> [REQUIREMENT] In the Prisoner's Dilemma article, which outcome is the unique Nash equilibrium of the game?

> [DOCUMENT EXTRACT]
########
What You Gotta Know to Play Good in the Iterated Prisoner’s Dilemma

Mathematics Department, The City College, 137 Street and Convent Avenue, New York City, NY 10031, USA
Games 2015, 6(3), 175-190; https://doi.org/10.3390/g6030175
Submission received: 4 April 2015 / Revised: 1 June 2015 / Accepted: 8 June 2015 / Published: 25 June 2015
(This article belongs to the Special Issue Cooperation, Trust, and Reciprocity)

Abstract

:
For the iterated Prisoner’s Dilemma there exist good strategies which solve the problem when we restrict attention to the long term average payoff. When used by both players, these assure the cooperative payoff for each of them. Neither player can benefit by moving unilaterally to any other strategy, i.e., these provide Nash equilibria. In addition, if a player uses instead an alternative which decreases the opponent’s payoff below the cooperative level, then his own payoff is decreased as well. Thus, if we limit attention to the long term payoff, these strategies effectively stabilize cooperative behavior. The existence of such strategies follows from the so-called Folk Theorem for supergames, and the proof constructs an explicit memory-one example, which has been labeled Grim. Here we describe all the memory-one good strategies for the non-symmetric version of the Prisoner’s Dilemma. This is the natural object of study when the payoffs are in units of the separate players’ utilities. We discuss the special advantages and problems associated with some specific good strategies.

1. Introduction

The Prisoner’s Dilemma (hereafter PD) is a two person game which provides a simple model of a disturbing social phenomenon. It is a game in which each of the two players, X and Y, has a choice between two strategies, c (= cooperation) and d (= defection). The cooperative outcome c c leads to a Pareto optimal pair of payoffs. On the other hand, defection dominates cooperation. This means that against any play, the opponent’s best reply is defection. It follows that the d d outcome is the unique Nash equilibrium for the game. However, each player does worse at d d than at c c . The multiplayer version is Hardin’s tragedy of the commons [1].
########
Stored data:
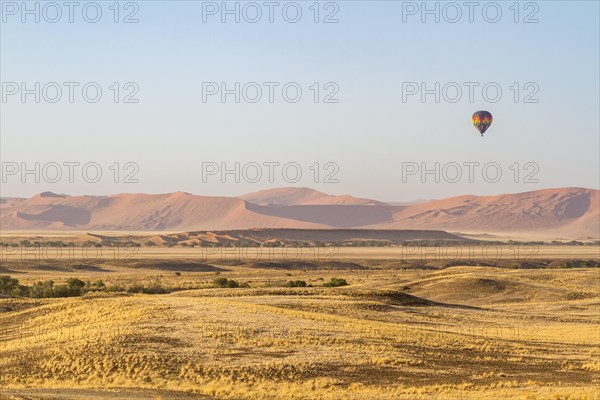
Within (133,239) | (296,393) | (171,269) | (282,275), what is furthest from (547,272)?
(133,239)

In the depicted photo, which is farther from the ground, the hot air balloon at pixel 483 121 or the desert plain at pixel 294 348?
the hot air balloon at pixel 483 121

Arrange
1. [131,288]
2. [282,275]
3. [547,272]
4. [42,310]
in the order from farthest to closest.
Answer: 1. [282,275]
2. [547,272]
3. [131,288]
4. [42,310]

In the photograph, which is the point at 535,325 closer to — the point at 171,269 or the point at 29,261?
the point at 171,269

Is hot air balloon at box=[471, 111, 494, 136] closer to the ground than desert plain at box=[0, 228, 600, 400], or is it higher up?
higher up

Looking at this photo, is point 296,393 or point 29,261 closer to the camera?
point 296,393

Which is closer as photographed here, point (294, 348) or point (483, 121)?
point (294, 348)

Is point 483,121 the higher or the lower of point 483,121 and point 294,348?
the higher

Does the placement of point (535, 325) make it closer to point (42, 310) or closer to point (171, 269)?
point (42, 310)

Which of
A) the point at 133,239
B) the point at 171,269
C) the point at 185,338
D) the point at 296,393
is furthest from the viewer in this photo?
the point at 133,239

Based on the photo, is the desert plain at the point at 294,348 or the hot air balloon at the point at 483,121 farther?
the hot air balloon at the point at 483,121

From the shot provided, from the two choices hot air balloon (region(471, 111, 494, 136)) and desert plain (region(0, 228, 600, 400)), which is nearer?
desert plain (region(0, 228, 600, 400))
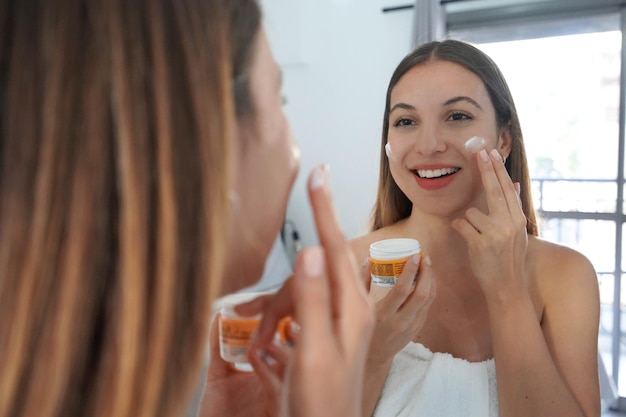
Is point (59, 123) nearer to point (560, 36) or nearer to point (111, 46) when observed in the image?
point (111, 46)

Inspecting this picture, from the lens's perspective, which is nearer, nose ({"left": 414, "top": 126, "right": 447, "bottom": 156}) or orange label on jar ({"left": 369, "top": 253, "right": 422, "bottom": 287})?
orange label on jar ({"left": 369, "top": 253, "right": 422, "bottom": 287})

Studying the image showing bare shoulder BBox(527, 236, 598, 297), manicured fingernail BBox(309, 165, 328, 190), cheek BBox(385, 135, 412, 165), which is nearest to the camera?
manicured fingernail BBox(309, 165, 328, 190)

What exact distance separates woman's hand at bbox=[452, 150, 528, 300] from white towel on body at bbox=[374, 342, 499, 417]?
15 centimetres

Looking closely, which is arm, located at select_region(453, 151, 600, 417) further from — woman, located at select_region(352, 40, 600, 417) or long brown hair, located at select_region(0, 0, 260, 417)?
long brown hair, located at select_region(0, 0, 260, 417)

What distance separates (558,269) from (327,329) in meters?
0.69

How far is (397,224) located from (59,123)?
898 millimetres

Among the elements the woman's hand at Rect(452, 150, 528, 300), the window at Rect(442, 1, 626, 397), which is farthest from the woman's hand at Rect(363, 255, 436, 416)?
the window at Rect(442, 1, 626, 397)

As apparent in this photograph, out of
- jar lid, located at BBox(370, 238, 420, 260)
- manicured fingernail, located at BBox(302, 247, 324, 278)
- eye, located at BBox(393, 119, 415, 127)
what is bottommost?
jar lid, located at BBox(370, 238, 420, 260)

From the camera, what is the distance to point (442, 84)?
95 centimetres

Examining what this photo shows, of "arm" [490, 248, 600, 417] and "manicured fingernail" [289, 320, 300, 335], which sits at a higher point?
"manicured fingernail" [289, 320, 300, 335]

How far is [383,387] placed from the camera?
877mm

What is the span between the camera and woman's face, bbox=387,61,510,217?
0.94 metres

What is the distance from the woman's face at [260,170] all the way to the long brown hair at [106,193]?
0.08 meters

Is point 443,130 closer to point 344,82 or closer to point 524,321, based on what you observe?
point 524,321
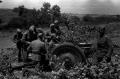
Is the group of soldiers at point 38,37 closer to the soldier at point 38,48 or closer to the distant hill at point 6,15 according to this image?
the soldier at point 38,48

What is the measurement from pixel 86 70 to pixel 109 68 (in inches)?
18.7

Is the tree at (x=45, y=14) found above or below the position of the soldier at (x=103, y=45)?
below

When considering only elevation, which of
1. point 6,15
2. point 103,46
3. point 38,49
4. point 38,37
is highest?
point 38,37

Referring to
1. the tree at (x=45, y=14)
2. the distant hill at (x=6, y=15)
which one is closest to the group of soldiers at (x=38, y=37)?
the tree at (x=45, y=14)

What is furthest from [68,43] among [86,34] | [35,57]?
[86,34]

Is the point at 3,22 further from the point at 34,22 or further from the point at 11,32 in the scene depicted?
the point at 34,22

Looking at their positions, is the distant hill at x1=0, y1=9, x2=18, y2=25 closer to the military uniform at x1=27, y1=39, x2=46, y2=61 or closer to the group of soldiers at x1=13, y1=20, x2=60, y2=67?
the group of soldiers at x1=13, y1=20, x2=60, y2=67

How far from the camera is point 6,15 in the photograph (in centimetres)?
3103

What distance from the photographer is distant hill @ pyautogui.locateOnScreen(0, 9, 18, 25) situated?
29734 millimetres

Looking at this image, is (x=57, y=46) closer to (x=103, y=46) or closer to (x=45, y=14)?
(x=103, y=46)

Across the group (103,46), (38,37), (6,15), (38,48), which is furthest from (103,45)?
(6,15)

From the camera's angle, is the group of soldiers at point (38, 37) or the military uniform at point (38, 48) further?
the group of soldiers at point (38, 37)

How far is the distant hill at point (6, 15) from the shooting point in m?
29.7

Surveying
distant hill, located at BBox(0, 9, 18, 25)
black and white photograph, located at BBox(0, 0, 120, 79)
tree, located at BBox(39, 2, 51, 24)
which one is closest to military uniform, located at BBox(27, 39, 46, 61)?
black and white photograph, located at BBox(0, 0, 120, 79)
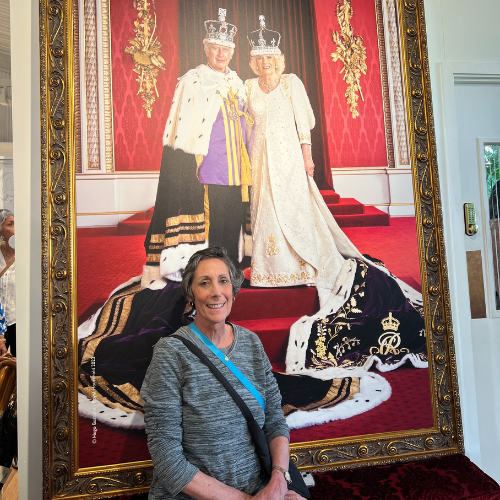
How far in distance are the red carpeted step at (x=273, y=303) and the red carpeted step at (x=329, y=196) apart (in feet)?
1.46

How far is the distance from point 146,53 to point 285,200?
0.95 meters

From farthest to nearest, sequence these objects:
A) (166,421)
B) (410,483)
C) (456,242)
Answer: (456,242), (410,483), (166,421)

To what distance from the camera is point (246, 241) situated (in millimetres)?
1984

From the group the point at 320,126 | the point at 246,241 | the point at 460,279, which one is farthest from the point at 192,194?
the point at 460,279

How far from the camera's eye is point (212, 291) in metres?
1.59

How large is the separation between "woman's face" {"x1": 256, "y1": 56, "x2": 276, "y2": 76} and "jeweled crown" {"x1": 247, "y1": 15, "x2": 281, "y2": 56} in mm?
24

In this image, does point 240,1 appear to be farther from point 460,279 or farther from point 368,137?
point 460,279

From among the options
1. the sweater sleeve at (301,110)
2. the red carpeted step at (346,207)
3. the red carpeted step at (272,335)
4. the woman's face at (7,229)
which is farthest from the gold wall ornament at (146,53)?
the woman's face at (7,229)

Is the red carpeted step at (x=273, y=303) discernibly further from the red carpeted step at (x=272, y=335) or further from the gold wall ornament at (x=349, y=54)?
the gold wall ornament at (x=349, y=54)

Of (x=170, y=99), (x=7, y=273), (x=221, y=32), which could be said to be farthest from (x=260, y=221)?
(x=7, y=273)

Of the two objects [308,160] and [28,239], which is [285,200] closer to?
[308,160]

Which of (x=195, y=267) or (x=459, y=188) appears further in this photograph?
(x=459, y=188)

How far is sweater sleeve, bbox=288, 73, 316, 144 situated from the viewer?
2051mm

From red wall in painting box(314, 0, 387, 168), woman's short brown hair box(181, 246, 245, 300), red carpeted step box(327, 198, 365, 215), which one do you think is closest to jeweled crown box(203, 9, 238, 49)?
red wall in painting box(314, 0, 387, 168)
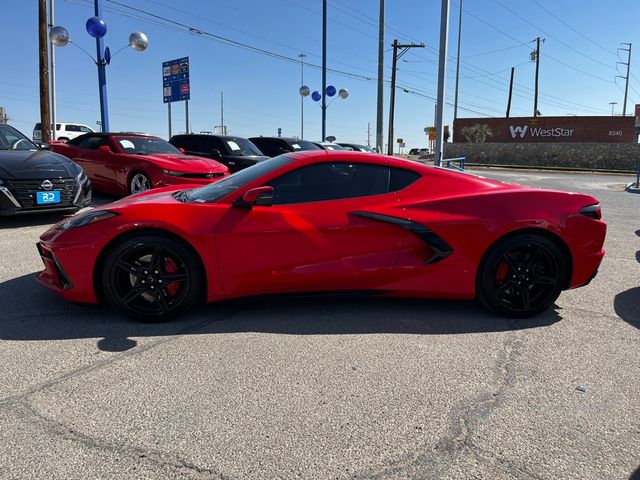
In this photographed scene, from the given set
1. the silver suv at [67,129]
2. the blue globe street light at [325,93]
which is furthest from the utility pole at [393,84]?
the silver suv at [67,129]

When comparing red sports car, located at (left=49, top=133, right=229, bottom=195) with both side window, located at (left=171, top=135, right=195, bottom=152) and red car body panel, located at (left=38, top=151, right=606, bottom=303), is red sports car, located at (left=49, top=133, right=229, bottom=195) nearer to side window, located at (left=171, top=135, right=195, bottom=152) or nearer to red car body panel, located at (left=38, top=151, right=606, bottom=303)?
side window, located at (left=171, top=135, right=195, bottom=152)

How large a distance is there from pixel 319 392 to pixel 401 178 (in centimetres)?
194

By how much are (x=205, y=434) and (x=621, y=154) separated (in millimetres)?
47344

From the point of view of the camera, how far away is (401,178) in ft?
13.0

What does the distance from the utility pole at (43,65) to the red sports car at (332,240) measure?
15.1m

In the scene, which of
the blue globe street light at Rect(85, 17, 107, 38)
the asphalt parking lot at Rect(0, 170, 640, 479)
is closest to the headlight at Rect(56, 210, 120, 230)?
the asphalt parking lot at Rect(0, 170, 640, 479)

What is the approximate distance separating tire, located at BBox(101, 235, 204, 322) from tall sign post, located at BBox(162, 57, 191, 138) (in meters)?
17.7

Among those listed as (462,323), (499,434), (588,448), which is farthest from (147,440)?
(462,323)

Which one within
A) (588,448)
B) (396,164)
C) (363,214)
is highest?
(396,164)

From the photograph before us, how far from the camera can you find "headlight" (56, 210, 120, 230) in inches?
141

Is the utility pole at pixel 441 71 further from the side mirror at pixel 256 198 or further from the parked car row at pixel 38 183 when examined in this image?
the side mirror at pixel 256 198

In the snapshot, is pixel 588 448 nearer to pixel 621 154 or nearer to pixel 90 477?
pixel 90 477

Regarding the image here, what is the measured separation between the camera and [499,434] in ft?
7.89

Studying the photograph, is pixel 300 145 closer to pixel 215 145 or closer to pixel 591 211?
pixel 215 145
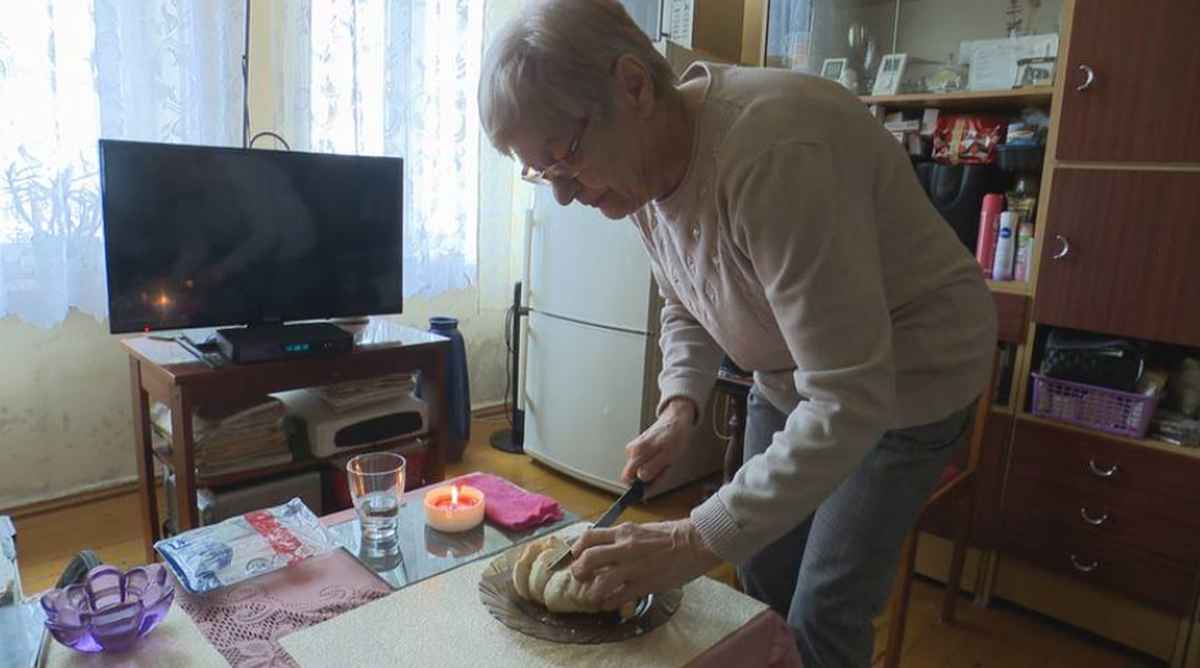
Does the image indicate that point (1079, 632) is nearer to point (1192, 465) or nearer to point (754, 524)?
point (1192, 465)

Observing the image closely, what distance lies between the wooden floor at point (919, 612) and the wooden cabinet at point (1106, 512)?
0.60ft

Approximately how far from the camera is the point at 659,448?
3.29 ft

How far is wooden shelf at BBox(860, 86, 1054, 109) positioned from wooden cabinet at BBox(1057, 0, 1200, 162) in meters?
0.10

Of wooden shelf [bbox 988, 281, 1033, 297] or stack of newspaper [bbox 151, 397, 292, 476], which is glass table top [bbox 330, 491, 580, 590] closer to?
stack of newspaper [bbox 151, 397, 292, 476]

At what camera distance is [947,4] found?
7.07ft

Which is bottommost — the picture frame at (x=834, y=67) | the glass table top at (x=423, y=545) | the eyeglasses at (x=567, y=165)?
the glass table top at (x=423, y=545)

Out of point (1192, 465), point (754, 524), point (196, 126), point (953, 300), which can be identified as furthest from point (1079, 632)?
point (196, 126)

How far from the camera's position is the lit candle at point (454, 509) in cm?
100

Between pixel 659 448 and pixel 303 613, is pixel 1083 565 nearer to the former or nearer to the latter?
pixel 659 448

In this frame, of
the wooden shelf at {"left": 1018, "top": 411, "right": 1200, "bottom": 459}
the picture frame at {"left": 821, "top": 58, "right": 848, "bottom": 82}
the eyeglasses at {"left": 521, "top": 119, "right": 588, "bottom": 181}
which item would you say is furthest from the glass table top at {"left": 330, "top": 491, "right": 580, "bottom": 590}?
the picture frame at {"left": 821, "top": 58, "right": 848, "bottom": 82}

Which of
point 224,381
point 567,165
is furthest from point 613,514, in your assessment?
point 224,381

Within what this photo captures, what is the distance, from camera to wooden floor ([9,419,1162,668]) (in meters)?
1.78

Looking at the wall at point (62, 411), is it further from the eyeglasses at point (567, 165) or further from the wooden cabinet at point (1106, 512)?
the wooden cabinet at point (1106, 512)

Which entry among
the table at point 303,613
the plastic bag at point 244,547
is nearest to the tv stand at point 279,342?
the plastic bag at point 244,547
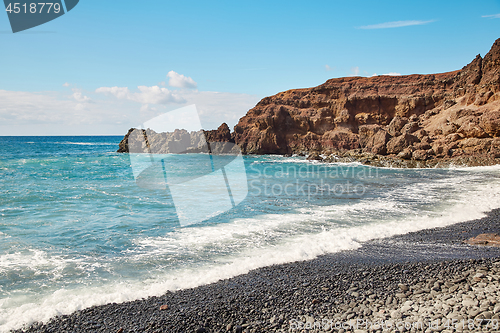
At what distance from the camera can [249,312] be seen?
4.75 meters

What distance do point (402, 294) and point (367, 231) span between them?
466 centimetres

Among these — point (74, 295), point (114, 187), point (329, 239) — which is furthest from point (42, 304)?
point (114, 187)

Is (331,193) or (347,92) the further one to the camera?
(347,92)

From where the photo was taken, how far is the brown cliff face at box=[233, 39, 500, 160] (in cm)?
3138

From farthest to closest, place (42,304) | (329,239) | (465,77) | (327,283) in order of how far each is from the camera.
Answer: (465,77) → (329,239) → (327,283) → (42,304)

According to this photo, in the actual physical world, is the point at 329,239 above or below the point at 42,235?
below

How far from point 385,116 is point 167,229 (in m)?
49.5

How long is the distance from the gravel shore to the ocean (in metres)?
0.59

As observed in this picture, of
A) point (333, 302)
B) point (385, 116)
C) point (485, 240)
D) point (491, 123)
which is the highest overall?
point (385, 116)

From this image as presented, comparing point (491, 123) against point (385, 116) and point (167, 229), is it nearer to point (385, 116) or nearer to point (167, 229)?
point (385, 116)

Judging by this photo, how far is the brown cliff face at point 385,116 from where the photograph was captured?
3138 centimetres

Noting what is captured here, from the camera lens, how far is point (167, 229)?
10.2 meters

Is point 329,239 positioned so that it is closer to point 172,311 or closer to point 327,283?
point 327,283

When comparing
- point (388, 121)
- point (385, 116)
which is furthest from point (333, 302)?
point (385, 116)
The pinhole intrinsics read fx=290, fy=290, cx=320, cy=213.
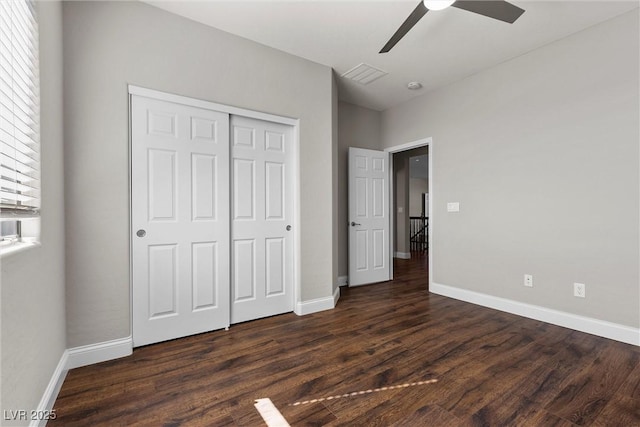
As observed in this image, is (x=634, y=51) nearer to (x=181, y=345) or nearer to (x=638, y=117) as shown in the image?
(x=638, y=117)

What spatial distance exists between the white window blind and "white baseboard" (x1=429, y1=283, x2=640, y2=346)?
156 inches

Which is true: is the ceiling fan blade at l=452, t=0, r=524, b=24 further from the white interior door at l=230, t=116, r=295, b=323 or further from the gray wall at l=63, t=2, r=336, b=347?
the gray wall at l=63, t=2, r=336, b=347

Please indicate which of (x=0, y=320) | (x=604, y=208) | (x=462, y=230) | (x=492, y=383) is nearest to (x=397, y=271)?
(x=462, y=230)

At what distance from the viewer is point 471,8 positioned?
2.11 metres

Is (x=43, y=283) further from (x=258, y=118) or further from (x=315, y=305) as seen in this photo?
(x=315, y=305)

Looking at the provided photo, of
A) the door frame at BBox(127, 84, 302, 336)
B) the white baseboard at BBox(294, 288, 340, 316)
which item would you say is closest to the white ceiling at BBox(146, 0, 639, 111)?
the door frame at BBox(127, 84, 302, 336)

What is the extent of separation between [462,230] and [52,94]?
3.99 meters

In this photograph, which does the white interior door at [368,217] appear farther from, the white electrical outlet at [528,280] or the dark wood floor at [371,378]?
the white electrical outlet at [528,280]

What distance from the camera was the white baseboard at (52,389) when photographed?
1.43m

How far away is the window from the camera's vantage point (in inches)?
44.3

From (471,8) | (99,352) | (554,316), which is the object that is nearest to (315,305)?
(99,352)

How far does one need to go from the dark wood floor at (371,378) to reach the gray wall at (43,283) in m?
0.35

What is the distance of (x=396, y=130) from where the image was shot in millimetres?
4496

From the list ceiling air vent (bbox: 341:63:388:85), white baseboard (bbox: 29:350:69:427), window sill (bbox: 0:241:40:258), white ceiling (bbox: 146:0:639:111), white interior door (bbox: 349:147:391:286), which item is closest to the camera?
window sill (bbox: 0:241:40:258)
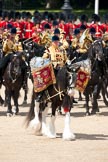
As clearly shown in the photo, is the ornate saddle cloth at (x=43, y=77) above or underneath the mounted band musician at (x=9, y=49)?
underneath

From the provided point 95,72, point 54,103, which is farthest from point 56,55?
point 95,72

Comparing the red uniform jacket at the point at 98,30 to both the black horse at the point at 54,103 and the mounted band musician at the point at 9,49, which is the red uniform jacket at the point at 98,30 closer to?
the mounted band musician at the point at 9,49

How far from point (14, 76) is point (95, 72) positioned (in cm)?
202

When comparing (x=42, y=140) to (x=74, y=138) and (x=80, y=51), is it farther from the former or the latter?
(x=80, y=51)

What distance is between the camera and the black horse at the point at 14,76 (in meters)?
19.3

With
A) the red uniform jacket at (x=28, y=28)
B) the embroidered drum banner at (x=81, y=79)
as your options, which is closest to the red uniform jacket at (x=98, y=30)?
the red uniform jacket at (x=28, y=28)

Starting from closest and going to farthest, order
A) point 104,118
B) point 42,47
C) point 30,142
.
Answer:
########
> [SOLUTION FOR THIS TASK] The d d outcome, where both players defect.